* **Instruction**
Go through the entries and transcribe each one exactly, dropping the pictures.
================
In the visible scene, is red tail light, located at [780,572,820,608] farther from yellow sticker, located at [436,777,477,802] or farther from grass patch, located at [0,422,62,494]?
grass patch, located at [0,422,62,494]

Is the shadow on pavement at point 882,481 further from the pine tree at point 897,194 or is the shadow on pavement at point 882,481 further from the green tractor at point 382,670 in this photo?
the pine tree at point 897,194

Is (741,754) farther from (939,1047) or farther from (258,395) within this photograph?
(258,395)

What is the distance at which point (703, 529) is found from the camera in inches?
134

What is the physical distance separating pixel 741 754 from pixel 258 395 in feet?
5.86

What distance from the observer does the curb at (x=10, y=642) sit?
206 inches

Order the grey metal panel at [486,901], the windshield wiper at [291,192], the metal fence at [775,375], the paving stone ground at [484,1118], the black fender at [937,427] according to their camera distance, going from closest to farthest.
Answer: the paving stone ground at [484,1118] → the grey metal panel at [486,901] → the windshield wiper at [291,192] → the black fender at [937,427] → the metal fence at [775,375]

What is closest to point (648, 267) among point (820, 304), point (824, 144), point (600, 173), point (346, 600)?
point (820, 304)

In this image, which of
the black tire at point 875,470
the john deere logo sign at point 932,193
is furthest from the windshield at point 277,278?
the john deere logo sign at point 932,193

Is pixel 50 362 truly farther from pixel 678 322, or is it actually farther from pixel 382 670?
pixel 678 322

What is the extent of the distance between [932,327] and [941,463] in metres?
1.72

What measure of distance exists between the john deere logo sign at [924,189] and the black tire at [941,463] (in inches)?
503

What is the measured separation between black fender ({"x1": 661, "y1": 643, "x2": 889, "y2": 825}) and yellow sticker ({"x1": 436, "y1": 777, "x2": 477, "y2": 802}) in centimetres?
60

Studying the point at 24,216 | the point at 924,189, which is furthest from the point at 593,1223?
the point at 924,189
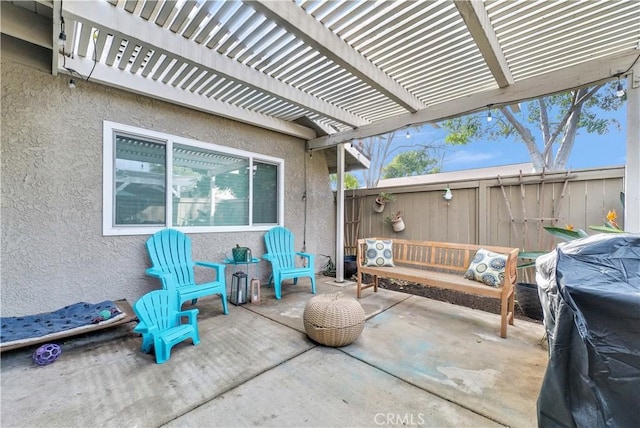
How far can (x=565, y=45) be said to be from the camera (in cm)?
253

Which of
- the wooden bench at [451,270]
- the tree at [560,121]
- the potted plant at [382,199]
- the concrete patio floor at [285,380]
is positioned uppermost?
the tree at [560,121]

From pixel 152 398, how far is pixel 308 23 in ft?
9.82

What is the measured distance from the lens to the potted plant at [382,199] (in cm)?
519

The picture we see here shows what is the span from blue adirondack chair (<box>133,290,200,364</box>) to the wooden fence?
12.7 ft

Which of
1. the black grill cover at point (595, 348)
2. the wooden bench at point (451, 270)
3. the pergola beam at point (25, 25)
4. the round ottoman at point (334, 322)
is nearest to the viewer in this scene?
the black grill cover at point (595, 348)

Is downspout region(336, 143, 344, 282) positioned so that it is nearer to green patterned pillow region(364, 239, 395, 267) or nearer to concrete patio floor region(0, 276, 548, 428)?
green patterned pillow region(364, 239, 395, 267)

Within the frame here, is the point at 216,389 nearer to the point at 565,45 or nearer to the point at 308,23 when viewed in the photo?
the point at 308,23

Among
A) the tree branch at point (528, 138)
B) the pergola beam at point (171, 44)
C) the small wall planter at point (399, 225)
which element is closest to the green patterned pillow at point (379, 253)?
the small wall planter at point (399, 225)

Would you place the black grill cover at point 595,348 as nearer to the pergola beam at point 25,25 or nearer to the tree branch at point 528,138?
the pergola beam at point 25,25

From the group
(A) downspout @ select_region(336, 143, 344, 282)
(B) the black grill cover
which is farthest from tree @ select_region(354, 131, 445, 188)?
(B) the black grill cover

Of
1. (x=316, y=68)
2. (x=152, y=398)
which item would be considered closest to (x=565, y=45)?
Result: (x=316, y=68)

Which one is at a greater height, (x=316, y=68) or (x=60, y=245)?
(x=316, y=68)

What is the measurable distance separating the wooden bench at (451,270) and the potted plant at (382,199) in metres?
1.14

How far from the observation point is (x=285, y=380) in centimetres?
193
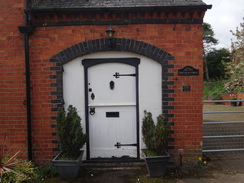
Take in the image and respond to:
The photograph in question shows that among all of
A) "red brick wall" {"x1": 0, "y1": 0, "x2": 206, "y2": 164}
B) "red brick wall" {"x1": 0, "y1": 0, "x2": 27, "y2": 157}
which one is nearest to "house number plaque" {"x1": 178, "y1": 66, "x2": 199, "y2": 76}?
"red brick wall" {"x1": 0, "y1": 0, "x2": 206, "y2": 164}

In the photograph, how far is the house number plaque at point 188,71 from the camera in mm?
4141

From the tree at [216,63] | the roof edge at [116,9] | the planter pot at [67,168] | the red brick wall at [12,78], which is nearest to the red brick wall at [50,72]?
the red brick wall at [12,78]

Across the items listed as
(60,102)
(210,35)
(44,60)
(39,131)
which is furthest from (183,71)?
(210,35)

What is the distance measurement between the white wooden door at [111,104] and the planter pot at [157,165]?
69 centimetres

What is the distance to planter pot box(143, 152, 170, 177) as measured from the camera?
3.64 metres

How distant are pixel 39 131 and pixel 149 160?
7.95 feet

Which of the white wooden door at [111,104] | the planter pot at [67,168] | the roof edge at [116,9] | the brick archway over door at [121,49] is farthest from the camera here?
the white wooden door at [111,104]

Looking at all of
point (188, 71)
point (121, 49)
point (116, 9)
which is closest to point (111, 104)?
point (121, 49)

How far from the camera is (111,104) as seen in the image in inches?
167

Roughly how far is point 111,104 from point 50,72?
================
* **Task response**
In the visible scene, is red tail light, located at [780,572,820,608] farther from yellow sticker, located at [436,777,477,802] or farther from grass patch, located at [0,422,62,494]?
grass patch, located at [0,422,62,494]

Is the shadow on pavement at point 882,481 further from the pine tree at point 897,194 or is the shadow on pavement at point 882,481 further from the green tractor at point 382,670 in this photo?
the pine tree at point 897,194

Is (741,754) farther from (939,1047) or farther from (258,395) within this photograph?
(258,395)

What is the distance at which point (703, 529) is found from the camera in inches?
134

What is the physical distance separating pixel 741 754 from pixel 258 395 in feet?
5.86

What distance from the observer does the curb at (x=10, y=642) sit?
206 inches

Order the grey metal panel at [486,901], the windshield wiper at [291,192], the metal fence at [775,375], the paving stone ground at [484,1118], the black fender at [937,427] according to their camera distance, going from closest to farthest.
Answer: the paving stone ground at [484,1118] → the grey metal panel at [486,901] → the windshield wiper at [291,192] → the black fender at [937,427] → the metal fence at [775,375]

What is closest to point (648, 267) among point (820, 304), point (824, 144), point (600, 173), point (346, 600)?
point (820, 304)

In this image, which of
the black tire at point 875,470
the john deere logo sign at point 932,193
is furthest from the windshield at point 277,278?
the john deere logo sign at point 932,193

Is pixel 50 362 truly farther from pixel 678 322, or is it actually farther from pixel 382 670?
pixel 678 322

What is the extent of the distance between [932,327] and [941,463] in metres?
1.72

What measure of distance exists between the john deere logo sign at [924,189] and the black tire at [941,463] (in inches)?
503

What is the measured separation between black fender ({"x1": 661, "y1": 643, "x2": 889, "y2": 825}) and yellow sticker ({"x1": 436, "y1": 777, "x2": 477, "y2": 802}) in centimetres?
60

Studying the point at 24,216 | the point at 924,189, which is furthest from the point at 593,1223?
the point at 924,189
How far can (x=565, y=45) be said to be from the camera (in cm)?
253

Which of
- the wooden bench at [451,270]
- the tree at [560,121]
- the potted plant at [382,199]
- the concrete patio floor at [285,380]
is positioned uppermost?
the tree at [560,121]

From pixel 152 398, how far is pixel 308 23 in ft?
9.82

What is the measured distance from the lens to the potted plant at [382,199] (in cm)?
519

The picture we see here shows what is the span from blue adirondack chair (<box>133,290,200,364</box>) to the wooden fence?
12.7 ft

Which of
1. the black grill cover at point (595, 348)
2. the wooden bench at point (451, 270)
3. the pergola beam at point (25, 25)
4. the round ottoman at point (334, 322)
is nearest to the viewer in this scene?
the black grill cover at point (595, 348)

Is downspout region(336, 143, 344, 282) positioned so that it is nearer to green patterned pillow region(364, 239, 395, 267) or nearer to concrete patio floor region(0, 276, 548, 428)?
green patterned pillow region(364, 239, 395, 267)

Within the frame here, is the point at 216,389 nearer to the point at 565,45 or nearer to the point at 308,23 when viewed in the photo?
the point at 308,23

Among
A) the tree branch at point (528, 138)
B) the pergola beam at point (171, 44)
C) the small wall planter at point (399, 225)
which element is closest to the green patterned pillow at point (379, 253)?
the small wall planter at point (399, 225)

Would you place the black grill cover at point 595,348 as nearer to the pergola beam at point 25,25 or nearer to the tree branch at point 528,138?
the pergola beam at point 25,25

From the group
(A) downspout @ select_region(336, 143, 344, 282)
(B) the black grill cover
which is farthest from tree @ select_region(354, 131, 445, 188)?
(B) the black grill cover

Of
1. (x=316, y=68)
2. (x=152, y=398)
which item would be considered closest to (x=565, y=45)?
Result: (x=316, y=68)

Which one is at a greater height, (x=316, y=68) or (x=60, y=245)?
(x=316, y=68)

What is the measurable distance separating the wooden bench at (451,270) and the potted plant at (382,199) in metres?
1.14

How far from the observation point is (x=285, y=380) in centimetres?
193
Take in the image and respond to:
The photograph in question shows that among all of
A) "red brick wall" {"x1": 0, "y1": 0, "x2": 206, "y2": 164}
B) "red brick wall" {"x1": 0, "y1": 0, "x2": 27, "y2": 157}
which one is nearest to "house number plaque" {"x1": 178, "y1": 66, "x2": 199, "y2": 76}?
"red brick wall" {"x1": 0, "y1": 0, "x2": 206, "y2": 164}

In the photograph, how far is the house number plaque at point 188,71 from the camera in mm?
4141

From the tree at [216,63] | the roof edge at [116,9] | the planter pot at [67,168] | the red brick wall at [12,78], which is nearest to the red brick wall at [50,72]?
the red brick wall at [12,78]

Across the items listed as
(60,102)
(210,35)
(44,60)
(39,131)
which is furthest from (183,71)?
(210,35)

What is the distance measurement between the white wooden door at [111,104] and the planter pot at [157,165]?
69 centimetres

What is the distance to planter pot box(143, 152, 170, 177) as measured from the camera?
3.64 metres

How distant are pixel 39 131 and pixel 149 160?
7.95 feet

Which of the white wooden door at [111,104] | the planter pot at [67,168] | the roof edge at [116,9] | the brick archway over door at [121,49] is farthest from the camera here?
the white wooden door at [111,104]

Looking at all of
point (188, 71)
point (121, 49)
point (116, 9)
which is closest to point (111, 104)?
point (121, 49)

How far from the camera is (111,104) as seen in the image in inches?
167

Roughly how far is point 111,104 from point 50,72?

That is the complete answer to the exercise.